• _EXERCISE BRIEF_
Copy out the records word for word, from the line that contains "Which one is at" through the end of the records, including both of those lines.
*** RECORDS FOR THE TASK
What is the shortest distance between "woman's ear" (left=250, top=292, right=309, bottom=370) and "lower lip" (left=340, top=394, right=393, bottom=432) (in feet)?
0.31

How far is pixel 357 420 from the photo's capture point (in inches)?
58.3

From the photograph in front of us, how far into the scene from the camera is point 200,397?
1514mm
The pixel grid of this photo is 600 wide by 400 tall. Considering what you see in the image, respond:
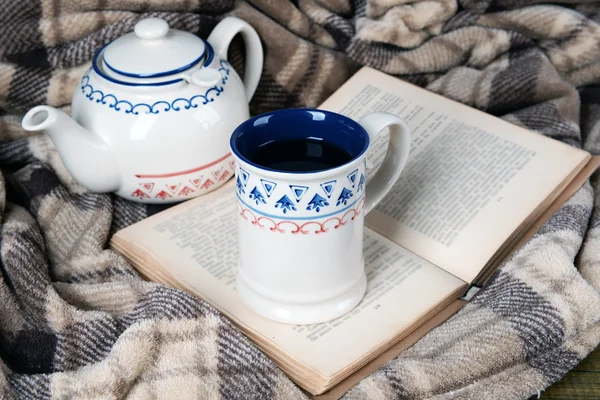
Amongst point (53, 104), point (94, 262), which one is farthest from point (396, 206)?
point (53, 104)

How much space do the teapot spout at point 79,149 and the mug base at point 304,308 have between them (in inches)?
8.7

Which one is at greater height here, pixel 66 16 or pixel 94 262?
pixel 66 16

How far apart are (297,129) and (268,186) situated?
8 cm

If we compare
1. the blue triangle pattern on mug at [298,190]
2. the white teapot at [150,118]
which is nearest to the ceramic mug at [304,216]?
the blue triangle pattern on mug at [298,190]

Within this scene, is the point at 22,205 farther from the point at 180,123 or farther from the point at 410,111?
******
• _RESULT FOR THIS EXERCISE_
Which one is at greater height here, pixel 66 16 or pixel 94 262?
pixel 66 16

How far apart are (297,129) and (268,186) situated?
8 cm

If we compare
1. the blue triangle pattern on mug at [298,190]
2. the white teapot at [150,118]
which is nearest to the ceramic mug at [304,216]?
the blue triangle pattern on mug at [298,190]

Within this scene, is the point at 22,205 farther from the point at 180,123 or farther from the point at 410,111?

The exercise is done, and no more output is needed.